(Document segment Opens)
Haunted Homes: Insidious
Insidious - (2010) Dir. James Wan. Written by, Leigh Whannell. Staring, Patrick Wilson (Josh Lambert), Rose Byrne (Renai Lambert), Ty Simpkins (Dalton Lambert), Andrew Astor (Foster Lambert), Barbara Hershey (Lorraine Lambert), Lin Shayne (Elsie Rainer), Leigh Whannell (Specs), Angus Sampston (Tucker)
A family of five move into a huge, gorgeous house. Shortly after moving in Renai, a song writer and mother of three, who had a recent traumatic experience that necessitated the move, starts to notice things are out of place and disturbed after she leaves a room. Naturally she blames this on her children until one of the children falls from the ladder in an attic and after going to bed that night does not wake up. The child, Dalton, is in an odd coma. Doctors don’t see why he should be in this coma but he is. And that’s when the ghosts start to really hammer at Renai’s sanity. But what if I told you that Renai isn’t actually the central figure of this film? Nor is it the son who can’t wake up? What if the father is the central figure and what if the film decides this more than halfway through the film? Hear that? That’s the sound of at least five more sequels lining up.
I don’t hate this movie, but I feel indifferent to it. James Wan is a good director, he has a really great eye for constructing a horror film. Judging by the opening credits it seems like he wanted to make a high brow ghost story. The artsy black and white photos of empty rooms with added spectral effects is classy with a touch of whimsy. I don’t feel like that mood persists through the film, but it is a very beautifully shot film. Let’s dive into the plot a bit more since it is kind of a different take on haunted homes films.
(Document segment Closes)
(Supplied data Opens)
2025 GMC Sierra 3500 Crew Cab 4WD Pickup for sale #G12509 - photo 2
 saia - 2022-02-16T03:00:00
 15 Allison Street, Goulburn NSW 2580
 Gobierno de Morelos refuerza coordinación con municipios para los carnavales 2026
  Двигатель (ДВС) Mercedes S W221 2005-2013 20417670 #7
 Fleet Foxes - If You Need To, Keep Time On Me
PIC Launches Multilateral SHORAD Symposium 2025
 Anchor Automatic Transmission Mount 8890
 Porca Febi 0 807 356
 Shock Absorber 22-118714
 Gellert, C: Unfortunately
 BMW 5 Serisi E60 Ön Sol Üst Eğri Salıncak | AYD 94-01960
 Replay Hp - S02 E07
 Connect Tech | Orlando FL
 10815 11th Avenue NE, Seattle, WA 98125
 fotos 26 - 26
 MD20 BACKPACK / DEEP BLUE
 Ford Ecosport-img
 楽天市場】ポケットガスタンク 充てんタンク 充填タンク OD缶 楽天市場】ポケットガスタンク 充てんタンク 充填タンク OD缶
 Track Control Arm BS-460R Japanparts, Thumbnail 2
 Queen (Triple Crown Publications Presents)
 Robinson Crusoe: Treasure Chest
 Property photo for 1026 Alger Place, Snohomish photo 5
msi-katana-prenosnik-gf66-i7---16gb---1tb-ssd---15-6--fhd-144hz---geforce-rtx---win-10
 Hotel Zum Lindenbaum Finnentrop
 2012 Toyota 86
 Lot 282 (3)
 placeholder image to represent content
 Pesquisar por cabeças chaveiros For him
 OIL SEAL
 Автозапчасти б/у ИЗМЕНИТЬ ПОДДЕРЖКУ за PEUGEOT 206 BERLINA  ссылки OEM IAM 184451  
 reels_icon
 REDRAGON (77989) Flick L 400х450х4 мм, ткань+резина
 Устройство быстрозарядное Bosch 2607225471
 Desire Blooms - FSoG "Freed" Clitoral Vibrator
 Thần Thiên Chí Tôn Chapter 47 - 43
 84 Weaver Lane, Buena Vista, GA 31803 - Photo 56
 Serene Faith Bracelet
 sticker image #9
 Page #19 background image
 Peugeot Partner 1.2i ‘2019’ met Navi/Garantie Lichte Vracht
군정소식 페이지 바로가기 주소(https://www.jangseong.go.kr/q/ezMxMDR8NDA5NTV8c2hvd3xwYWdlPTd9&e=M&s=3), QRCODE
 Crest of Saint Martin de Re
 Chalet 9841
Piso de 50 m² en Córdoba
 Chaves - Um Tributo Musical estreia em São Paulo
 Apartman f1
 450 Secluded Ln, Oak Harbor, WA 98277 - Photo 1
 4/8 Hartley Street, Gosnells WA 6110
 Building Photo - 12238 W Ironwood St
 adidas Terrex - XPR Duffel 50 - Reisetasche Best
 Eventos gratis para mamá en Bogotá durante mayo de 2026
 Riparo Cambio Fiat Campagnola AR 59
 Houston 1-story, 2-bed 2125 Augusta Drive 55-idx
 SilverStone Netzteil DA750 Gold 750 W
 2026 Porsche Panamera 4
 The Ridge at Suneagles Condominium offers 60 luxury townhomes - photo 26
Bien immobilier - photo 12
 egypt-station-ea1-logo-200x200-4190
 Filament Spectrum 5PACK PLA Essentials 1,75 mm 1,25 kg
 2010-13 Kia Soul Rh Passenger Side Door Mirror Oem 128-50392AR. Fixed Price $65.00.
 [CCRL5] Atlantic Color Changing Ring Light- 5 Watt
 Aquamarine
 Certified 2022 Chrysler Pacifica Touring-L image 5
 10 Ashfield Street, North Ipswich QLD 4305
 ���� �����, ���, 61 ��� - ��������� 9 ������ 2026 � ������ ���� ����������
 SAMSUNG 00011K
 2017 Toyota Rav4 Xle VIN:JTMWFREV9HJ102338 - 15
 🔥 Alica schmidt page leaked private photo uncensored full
(Supplied data Closes)
• How to complete this task:
Copy out the stretch of the Insidious review from "A family of" through "sequels lining up.", word for word.

• The answer:
A family of five move into a huge, gorgeous house. Shortly after moving in Renai, a song writer and mother of three, who had a recent traumatic experience that necessitated the move, starts to notice things are out of place and disturbed after she leaves a room. Naturally she blames this on her children until one of the children falls from the ladder in an attic and after going to bed that night does not wake up. The child, Dalton, is in an odd coma. Doctors don’t see why he should be in this coma but he is. And that’s when the ghosts start to really hammer at Renai’s sanity. But what if I told you that Renai isn’t actually the central figure of this film? Nor is it the son who can’t wake up? What if the father is the central figure and what if the film decides this more than halfway through the film? Hear that? That’s the sound of at least five more sequels lining up.